=== Work item A ===
In the restaurant reviews, what kind of beef is used for the steaks at Minetta Tavern?
=== Work item B ===
Write the next paragraph of the restaurant reviews, continuing after their final sentence.

=== Text passage ===
☆ ☆ ☆
This restaurant’s success stems from Dan Barber’s obsession with using the “best farm-fresh ingredients," that his kitchen, "gently filters through the prism of the latest cooking techniques." Barber’s pantry is stocked with treasures that were raised on the Stone Barns property, and his tasting menus tantalize diners with various preparations of homegrown ingredients like Berkshire pig or the amazing Stone Barns chickens, which a number of reviewers say are "the best you will find outside of France." Of course the produce that the restaurant serves can’t be topped regardless of the season. Another plus is a “calm dining room where you can hear other people speak.” But the comment that best highlighted the experience suggests that diners should "arrive late to see them carrying in tomorrow's dinner, hooves and all."
For decades, Minetta Tavern lingered as a southern Italian warhorse that no one cared about. Enter Keith McNally, who freshened up the dining room with its vintage 1937 decor, and changed the cuisine to French bistro fare, including an entire steak frites menu. Featuring dry-aged, grain-fed Creekstone Farms beef, these steaks made Minetta Tavern an overnight sensation, and nowadays, it's virtually impossible to get a table. But those lucky enough to snag one can dig in to a heavily charred New York strip steak along with frites or aligot potatoes. Another option: what many reviewers swear is "the best hamburger in the country." However, watch out for a dining room called "noisy beyond description."
☆ ☆ ☆
=== Supplied data ===
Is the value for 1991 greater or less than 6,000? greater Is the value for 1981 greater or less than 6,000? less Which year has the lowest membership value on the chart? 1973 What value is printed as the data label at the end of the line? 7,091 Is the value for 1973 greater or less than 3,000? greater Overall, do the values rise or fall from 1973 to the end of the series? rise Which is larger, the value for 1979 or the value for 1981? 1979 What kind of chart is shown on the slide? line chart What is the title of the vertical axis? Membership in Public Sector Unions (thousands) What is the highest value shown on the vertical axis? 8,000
☆ ☆ ☆
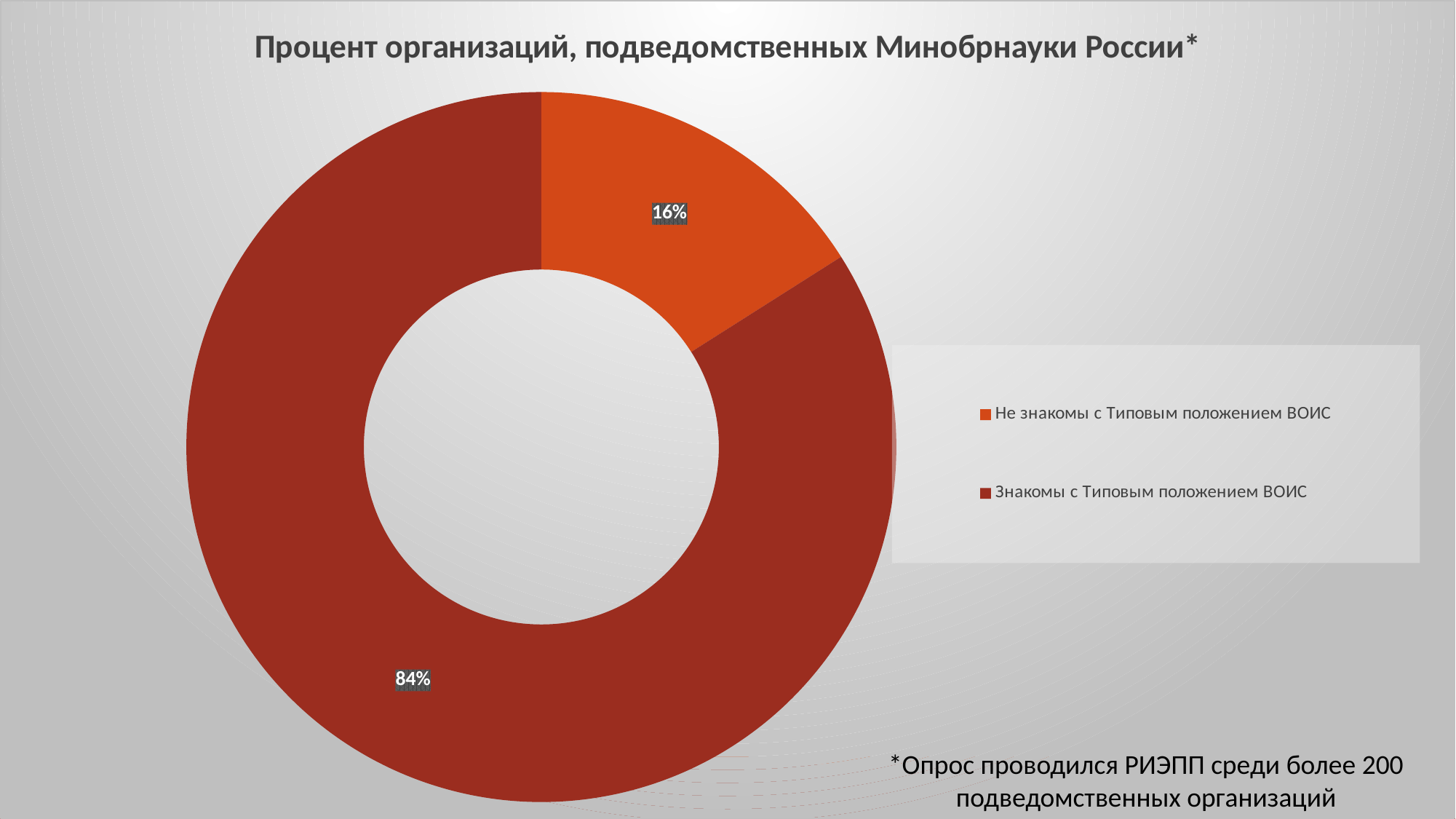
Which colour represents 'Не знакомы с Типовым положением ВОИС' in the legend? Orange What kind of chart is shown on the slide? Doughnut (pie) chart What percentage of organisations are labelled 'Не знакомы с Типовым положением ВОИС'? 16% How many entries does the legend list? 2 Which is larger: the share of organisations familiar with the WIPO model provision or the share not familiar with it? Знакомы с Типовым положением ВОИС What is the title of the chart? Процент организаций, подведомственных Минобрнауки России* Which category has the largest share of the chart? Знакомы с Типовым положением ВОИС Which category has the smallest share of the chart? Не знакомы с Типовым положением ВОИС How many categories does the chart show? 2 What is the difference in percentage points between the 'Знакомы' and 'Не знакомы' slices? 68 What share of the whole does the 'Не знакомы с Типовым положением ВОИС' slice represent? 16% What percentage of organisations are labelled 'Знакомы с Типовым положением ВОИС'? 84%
☆ ☆ ☆
=== Answer section A ===
Dry-aged, grain-fed Creekstone Farms beef.

=== Answer section B ===
We are usually skeptical about restaurants opened by Top Chef contestants, but this is the second time that Kevin Gillespie has managed to overcome the odds (he was previously the chef at the successful Woodfire Grill). Gillespie’s second venture is more casual in style, and the conceit here is that the chefs cook as well as serve the food, dim sum style. The cuisine spans a number of different styles, from southern cooking to Kevin’s takes on ethnic cuisine. A typical daily menu includes dishes such as pan-roasted Springer Mountain Farms chicken with mushroom ragout and lemon grits, Vietnamese-style fried shrimp and country-fried rib eye with Duchess potatoes and red eye gravy. And let’s not forget the warm banana pudding.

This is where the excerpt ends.